Parents, think of it this way, while you are making dinner, your kids are building this game. Then during dinner your kids will tell you all about the game and you can play a few rounds.
Kids gain confidence when they feel their parents are interested in their creations. Win-win-win-win.
We got the idea to make our own LEGO board game from a new book my kids have been using to supplement their LEGO building.(Note: I received a complementary book; this post contains affiliate links.)
Awesome LEGO© Creations with Bricks You Already Have: 50 New Robots, Dragons, Race Cars, Planes, Wild Animals and Other Exciting Projects to Build Imaginative Worlds by Sarah Dees, creator of the blog Frugal Fun for Boys and Girls (formerly Frugal Fun for Boys).
The book has 8 chapters ranging from knights to vehicles to animals.
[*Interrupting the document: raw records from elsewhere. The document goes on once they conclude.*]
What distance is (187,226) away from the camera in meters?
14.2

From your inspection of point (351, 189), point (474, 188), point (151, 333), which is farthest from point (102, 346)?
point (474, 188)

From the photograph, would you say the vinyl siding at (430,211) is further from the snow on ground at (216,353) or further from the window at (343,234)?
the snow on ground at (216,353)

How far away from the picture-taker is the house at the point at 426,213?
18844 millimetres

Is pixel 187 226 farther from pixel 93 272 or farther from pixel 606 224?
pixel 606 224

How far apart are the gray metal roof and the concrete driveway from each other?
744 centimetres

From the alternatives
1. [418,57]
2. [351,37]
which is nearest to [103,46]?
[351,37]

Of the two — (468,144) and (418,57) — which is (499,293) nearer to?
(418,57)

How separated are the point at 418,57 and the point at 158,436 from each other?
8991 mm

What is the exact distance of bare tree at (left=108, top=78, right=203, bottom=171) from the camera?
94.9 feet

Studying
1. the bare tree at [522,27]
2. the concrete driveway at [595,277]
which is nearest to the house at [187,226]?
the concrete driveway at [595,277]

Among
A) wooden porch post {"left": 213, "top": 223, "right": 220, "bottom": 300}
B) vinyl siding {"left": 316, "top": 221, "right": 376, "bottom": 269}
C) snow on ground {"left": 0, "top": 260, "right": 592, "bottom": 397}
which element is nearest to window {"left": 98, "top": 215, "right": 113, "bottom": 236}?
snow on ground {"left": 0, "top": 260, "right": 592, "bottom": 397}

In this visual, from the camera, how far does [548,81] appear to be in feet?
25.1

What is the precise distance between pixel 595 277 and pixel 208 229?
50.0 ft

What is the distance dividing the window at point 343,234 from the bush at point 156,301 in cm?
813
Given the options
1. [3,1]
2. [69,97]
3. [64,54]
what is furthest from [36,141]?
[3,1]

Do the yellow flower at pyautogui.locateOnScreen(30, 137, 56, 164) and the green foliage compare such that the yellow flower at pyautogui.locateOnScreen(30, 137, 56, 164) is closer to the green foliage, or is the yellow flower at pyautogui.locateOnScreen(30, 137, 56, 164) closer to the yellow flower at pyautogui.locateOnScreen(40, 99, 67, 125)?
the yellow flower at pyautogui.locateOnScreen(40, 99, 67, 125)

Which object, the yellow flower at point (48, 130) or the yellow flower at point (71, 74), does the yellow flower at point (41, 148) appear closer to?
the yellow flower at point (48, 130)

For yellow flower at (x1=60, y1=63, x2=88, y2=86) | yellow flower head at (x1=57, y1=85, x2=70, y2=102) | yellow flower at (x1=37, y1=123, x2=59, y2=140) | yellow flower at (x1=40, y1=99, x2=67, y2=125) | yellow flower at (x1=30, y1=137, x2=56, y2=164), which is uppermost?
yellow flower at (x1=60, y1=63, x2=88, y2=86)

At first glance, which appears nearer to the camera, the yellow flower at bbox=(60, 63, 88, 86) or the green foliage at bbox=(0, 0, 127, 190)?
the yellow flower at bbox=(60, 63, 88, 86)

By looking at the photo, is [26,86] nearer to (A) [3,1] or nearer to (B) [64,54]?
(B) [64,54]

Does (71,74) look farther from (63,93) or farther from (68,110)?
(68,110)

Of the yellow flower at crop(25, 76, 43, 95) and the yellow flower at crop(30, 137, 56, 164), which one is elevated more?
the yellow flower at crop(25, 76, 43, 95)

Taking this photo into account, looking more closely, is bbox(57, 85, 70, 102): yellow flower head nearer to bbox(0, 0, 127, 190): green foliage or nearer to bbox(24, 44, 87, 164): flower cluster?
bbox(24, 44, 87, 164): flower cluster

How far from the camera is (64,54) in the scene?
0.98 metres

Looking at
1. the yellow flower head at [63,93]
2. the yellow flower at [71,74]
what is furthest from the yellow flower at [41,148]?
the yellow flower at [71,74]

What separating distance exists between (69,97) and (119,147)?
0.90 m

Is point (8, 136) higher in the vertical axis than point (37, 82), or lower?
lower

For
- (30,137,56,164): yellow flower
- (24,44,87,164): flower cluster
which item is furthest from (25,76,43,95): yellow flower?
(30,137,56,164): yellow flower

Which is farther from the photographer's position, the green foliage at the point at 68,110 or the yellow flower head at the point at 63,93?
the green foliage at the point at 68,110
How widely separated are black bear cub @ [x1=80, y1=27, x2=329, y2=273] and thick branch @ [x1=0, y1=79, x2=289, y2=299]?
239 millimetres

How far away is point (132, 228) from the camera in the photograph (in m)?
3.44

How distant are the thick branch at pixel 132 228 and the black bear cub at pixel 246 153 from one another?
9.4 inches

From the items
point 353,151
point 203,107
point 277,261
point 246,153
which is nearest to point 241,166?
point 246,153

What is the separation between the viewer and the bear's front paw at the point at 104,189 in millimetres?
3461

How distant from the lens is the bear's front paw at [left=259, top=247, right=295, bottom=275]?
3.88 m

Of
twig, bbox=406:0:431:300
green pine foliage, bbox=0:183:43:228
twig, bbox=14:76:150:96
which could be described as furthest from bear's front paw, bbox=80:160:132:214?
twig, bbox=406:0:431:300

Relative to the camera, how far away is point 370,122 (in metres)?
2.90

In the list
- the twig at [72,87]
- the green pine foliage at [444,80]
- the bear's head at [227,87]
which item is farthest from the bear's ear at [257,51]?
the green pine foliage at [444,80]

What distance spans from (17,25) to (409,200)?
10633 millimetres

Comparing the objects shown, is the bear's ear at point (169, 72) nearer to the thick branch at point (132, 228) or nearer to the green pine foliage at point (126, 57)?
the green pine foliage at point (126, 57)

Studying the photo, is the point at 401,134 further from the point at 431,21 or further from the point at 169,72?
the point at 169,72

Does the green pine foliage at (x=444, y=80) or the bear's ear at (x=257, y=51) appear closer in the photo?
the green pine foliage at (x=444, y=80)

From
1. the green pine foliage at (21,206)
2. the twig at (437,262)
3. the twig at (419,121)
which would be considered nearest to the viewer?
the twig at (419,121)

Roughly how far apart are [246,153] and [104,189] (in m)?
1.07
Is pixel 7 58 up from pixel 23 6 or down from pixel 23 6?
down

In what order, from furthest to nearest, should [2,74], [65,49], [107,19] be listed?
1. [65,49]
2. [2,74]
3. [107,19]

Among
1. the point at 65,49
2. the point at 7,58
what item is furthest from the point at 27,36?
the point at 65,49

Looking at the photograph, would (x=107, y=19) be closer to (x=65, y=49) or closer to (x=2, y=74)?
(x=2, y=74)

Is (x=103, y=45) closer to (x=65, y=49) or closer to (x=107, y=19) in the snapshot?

There are even building instructions for contraptions like a marble run and a zip line! Each chapter contains two different types of projects: clearly written step-by-step instructions, and no-instruction creative challenges. All the projects are accompanied by photographs which clearly show each build. Any child who can put together a traditional LEGO© set will find something for him or her in this book.
My sons used the Ninja Challenge Game, one of the no-instruction creative challenges, as the inspiration for their own game. They called the game “Park Challenge.” The goal was to get to the picnic (always a good place to be!) They decided on some creative rules for their LEGO board game and somehow I found myself doing jumping jacks when I landed on certain bricks, or waiting to rescue a dog at a construction site. But, hey! The exercise was a bonus, right?
The diy LEGO game is just one of the amazing ideas in Awesome LEGO© Creations with Bricks You Already Have. Next up – we are going to try out the brain teaser puzzle!